By this point the applause was pretty weak. The Republicans respond with the last-ditch move that has worked so well in vaudeville history: a cute kid. One of the young volunteers with Generation Joshua, an evangelical activist team, takes the mic to talk about all the work she was doing. I find a space to stand, next to some college-age Generation Joshua kids who had covered themselves in Concerned Women for America and Romney-Ryan stickers.

“Each of these stickers symbolizes a call that one of our volunteers made today,” explains Ryan McDonald, an 18-year-old student from Patrick Henry College. One of his partners had plastered the stickers over his eyes and his mouth; photographers couldn’t get enough of them. As we talk, I learn that Mandel has lost. “When the margin’s that close, you just know that you fought as hard as you could,” he says.

The screens along the broad side of the ballroom turn into Mandel logos. To kill time, I walk to the back of the party area, a room where party number-crunchers keep loading and reloading local data. I accidentally break the news of the Mandel loss to Kevin Shook, a lawyer who had worked against the Democrats’ lawsuit that extended early voting. But then, the party is beckoned back into the ballroom, for another “victory” announcement.

“Steve Stivers has won the votes to let him return to Congress!” says Yost.

We listen to a speech by Stivers, a local congressman, and one by a successful candidate for state Supreme Court. It feels like we’re being pointed away from the TVs, which keep on showing lousy news for Romney and Democratic wins in Senate races. When I leave the ballroom again, I meet people talking about the ramifications of the Obama win. “I’m worried about our Constitutional right to bear arms,” says one Republican, who wears a tiny gold pin of a Glock to make the point. And then, finally, Mandel concedes, talking about the “peaceful transition of power” and how it doesn’t exist “in the Middle East, or in some countries in Africa.”

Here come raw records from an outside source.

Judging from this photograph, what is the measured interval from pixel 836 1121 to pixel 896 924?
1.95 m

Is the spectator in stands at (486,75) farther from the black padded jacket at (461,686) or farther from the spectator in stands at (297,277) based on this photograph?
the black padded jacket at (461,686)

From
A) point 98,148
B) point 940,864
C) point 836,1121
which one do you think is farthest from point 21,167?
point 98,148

He finishes quickly, shakes a few hands, and exits. Priesse retakes the stage. “We were all here tonight to see Josh Mandel end his first bid for U.S. Senate,” he says. “We will be there when he wins.”

Priesse keeps talking, and the speech sounds perfectly inspiring, but the timing is horrible. Anyone who can see a TV screen can see Fox News call Ohio for Barack Obama. Small crowds gather around the corners of the room, ignoring Priesse completely. They wipe away tears. They deal with it.

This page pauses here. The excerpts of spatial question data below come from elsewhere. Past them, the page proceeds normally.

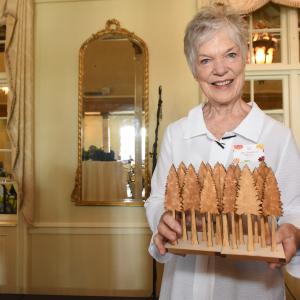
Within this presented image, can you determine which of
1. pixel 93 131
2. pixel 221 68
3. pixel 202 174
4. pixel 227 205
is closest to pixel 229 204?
pixel 227 205

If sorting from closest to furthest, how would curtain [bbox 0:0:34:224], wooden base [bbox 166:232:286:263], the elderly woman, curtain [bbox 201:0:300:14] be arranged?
wooden base [bbox 166:232:286:263]
the elderly woman
curtain [bbox 201:0:300:14]
curtain [bbox 0:0:34:224]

“Because Ohio’s economy has turned around so well under our Republican governor, Obama got credit,” says 22-year-old volunteer Evan Mathini. “I’m optimistic about the future. If we want optimism, we’ve got Chris Christie.”

The Republican leaders are still here, but they have nothing to say. The lights start to go out. The party moves down to the first-floor bar. I ask a damp-eyed Yost what he thinks of Fox News’ on-air debate about whether the state should have been called so early. “If NBC and CNN call it, I’m confident that they’re right,” he says.

He leaves, and I rejoin the group at the bar. Earlier than they expected, they’re waiting for an end to the election and a Mitt Romney concession speech. The only spare seat is next to Darrell Poor, a black Democrat who happens to be driving the “party bus” from the rally tonight.

“You know what I think?” he asks. “I think Bill Clinton was right, and he made sense to people. We were in a mess for eight years. Nobody could’ve cleaned that up in four years.”

Poor explains the election to me without sounding overly enthused by Obama. After a night in the Republican orbit, it’s a helpful reminder of how the president actually won this state. Poor looks around the bar, as the Republicans buy each other cocktails and talk over the Fox News feed.

“I should take the bus to the Hilton, where the Democrats are,” he says. “That’s where the real party is.”